Si trova a pochi chilometri da Siracusa, in contrada Tremilia, tra i fertili campi a ridosso delle balze dell’Epipoli.
Le origini del possesso di Sinerchia da parte dei vescovi siracusani risalgono al 1093 quando, nel ricostituire le diocesi eclissatesi durante la dominazione araba, Ruggero d’Altavilla, assegnò quella siracusana al provenzale Ruggero. Le terre di Sinerchia, insieme a quelle di Tremilia, Cifali, Cavasecca e Isola, garantendo il sostentamento personale del vescovo siracusano, rimasero per oltre sette secoli di proprietà ecclesiastica.
Nonostante il prevalere di una conduzione di tipo assenteistica, preferendosi concedere le terre al fine di ricavarne una rendita, Sinerchia e Tremilia, probabilmente per la loro fertilità e per la buona disponibilità di risorse idriche, furono particolare curate da parte dagli amministratori diocesani.
Agli inizi del XVII secolo a Tremilia, su iniziativa del vescovo Giuseppe Saladino (1604-1611), fu impiantata una pioneristica coltivazione di canna da zucchero.

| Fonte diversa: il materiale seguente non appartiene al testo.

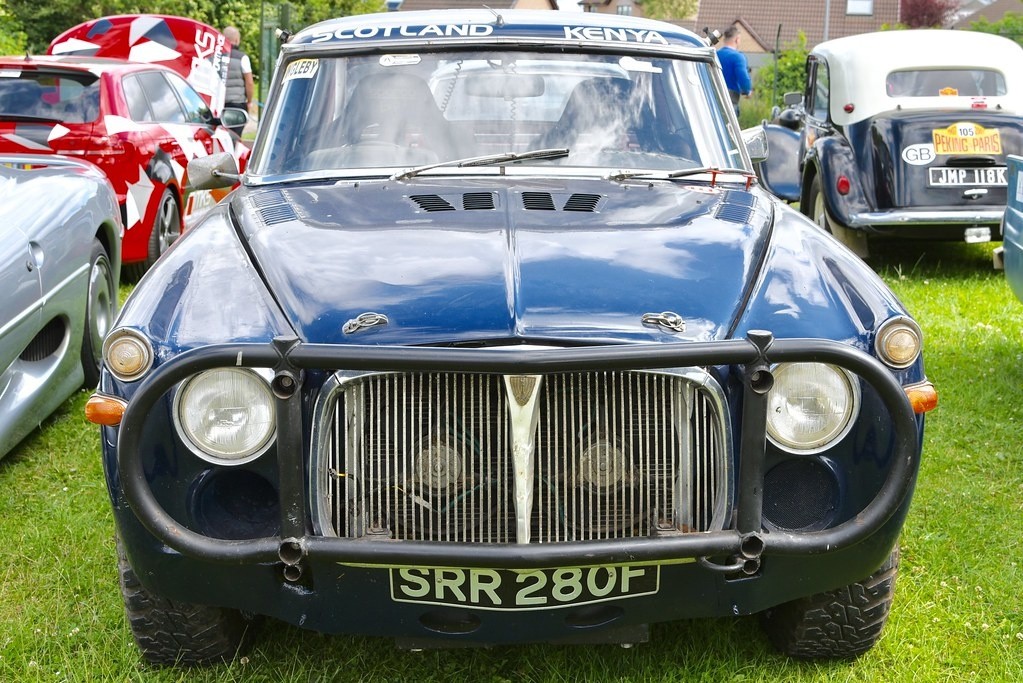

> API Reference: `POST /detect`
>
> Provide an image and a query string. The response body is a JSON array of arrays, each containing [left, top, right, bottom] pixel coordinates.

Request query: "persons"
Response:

Il patrimonio fondiario dei vescovi siracusani, rimasto quasi intatto nel corso dei secoli, agli inizi del XIX secolo, iniziò ad essere sensibilmente intaccato dalle concessioni enfiteutiche imposte dalla legislazione eversiva dell’asse ecclesiastico.
Nel 1803 il grande possedimento di Tremilia, che fino ad allora aveva garantito i maggiori cespiti fondiari della diocesi, fu concesso all’imprenditore inglese Francesco Leckie.
Il 3 Luglio 1853 fu eletto al soglio episcopale siracusano monsignor Angelo Robino. Il vescovo, originario di Salemi, l’ultimo prelato siracusano a godere direttamente dei proventi delle terre di Sinerchia, è ricordato dalla storiografia per aver arricchito, con notevoli spese, la cattedrale e il palazzo arcivescovile, in parte occupato da una guarnigione militare.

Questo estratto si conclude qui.